= Walter Bayley =

English physician

Walter Bayley (1529–1593), was an English physician.

==Life==
Bayley, called in Latin Bailæus and in English books also Baley and Baily, was born at Portesham, Dorset, in which county his father was a squire. He was educated at Winchester School, and became a fellow of New College in 1550. He graduated M.B. 1557, and M.D. 1563. He was already in holy orders, and was a canon of Wells until 1579. In 1561 he had been appointed regius professor of physic at Oxford University.

In 1566, he married Anne Evans, who lived in Oxford, and they had two sons and four daughters, one of the latter marrying Bayley's successor as regius professor of medicine.

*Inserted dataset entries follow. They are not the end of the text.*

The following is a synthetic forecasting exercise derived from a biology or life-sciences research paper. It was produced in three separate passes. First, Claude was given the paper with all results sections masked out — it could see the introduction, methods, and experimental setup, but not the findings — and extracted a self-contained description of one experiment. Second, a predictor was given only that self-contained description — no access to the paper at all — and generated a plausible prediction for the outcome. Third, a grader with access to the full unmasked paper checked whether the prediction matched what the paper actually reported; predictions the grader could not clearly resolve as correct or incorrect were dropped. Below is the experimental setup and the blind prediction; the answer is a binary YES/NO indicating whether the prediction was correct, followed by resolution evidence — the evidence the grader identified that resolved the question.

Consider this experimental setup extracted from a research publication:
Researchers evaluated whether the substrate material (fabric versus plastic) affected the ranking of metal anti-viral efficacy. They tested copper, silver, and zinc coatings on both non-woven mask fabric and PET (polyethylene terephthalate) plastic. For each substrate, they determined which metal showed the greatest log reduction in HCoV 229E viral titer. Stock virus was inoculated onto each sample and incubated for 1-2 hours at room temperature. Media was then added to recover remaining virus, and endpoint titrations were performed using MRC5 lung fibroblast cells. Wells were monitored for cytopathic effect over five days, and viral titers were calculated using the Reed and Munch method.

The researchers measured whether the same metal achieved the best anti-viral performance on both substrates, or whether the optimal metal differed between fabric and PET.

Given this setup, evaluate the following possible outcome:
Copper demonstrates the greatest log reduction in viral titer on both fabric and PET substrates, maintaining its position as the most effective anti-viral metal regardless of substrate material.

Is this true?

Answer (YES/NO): NO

Queen Elizabeth made him one of her physicians, he entered the service of Robert Dudley, 1st Earl of Leicester, and was elected fellow of the College of Physicians in 1581. Latterly, he lived in London. He enjoyed large practice, and died in 1592–3. He is buried in the Chapel of New College, and his son William put up a tablet to his memory.

==Works==
A Brief Treatise of the Preservation of the Eyesight is the best known of Bayley's works. It appeared in 1586, and was reprinted in 1616 at Oxford. Mainly it is an exposition in English of the opinions on its topic of Rhases, Avicenna, Arnaldus de Villa Nova, and other medieval authorities.The book contains an observation of his own, recording how one Hoorde preserved his sight till over 84 years of age, by the use of eye-bright, in ale and eggs. It also comments on the new method of brewing that had come in during Queen Elizabeth's reign, with some still preferring ale made with "grout" (a plant used before hops, according to the Oxford English Dictionary).

In 1587 Bayley published A Brief Discourse of Certain Bathes of Medicinal Waters in the County of Warwick. He also wrote A Short Discourse of the Three Kinds of Pepper in Common Use.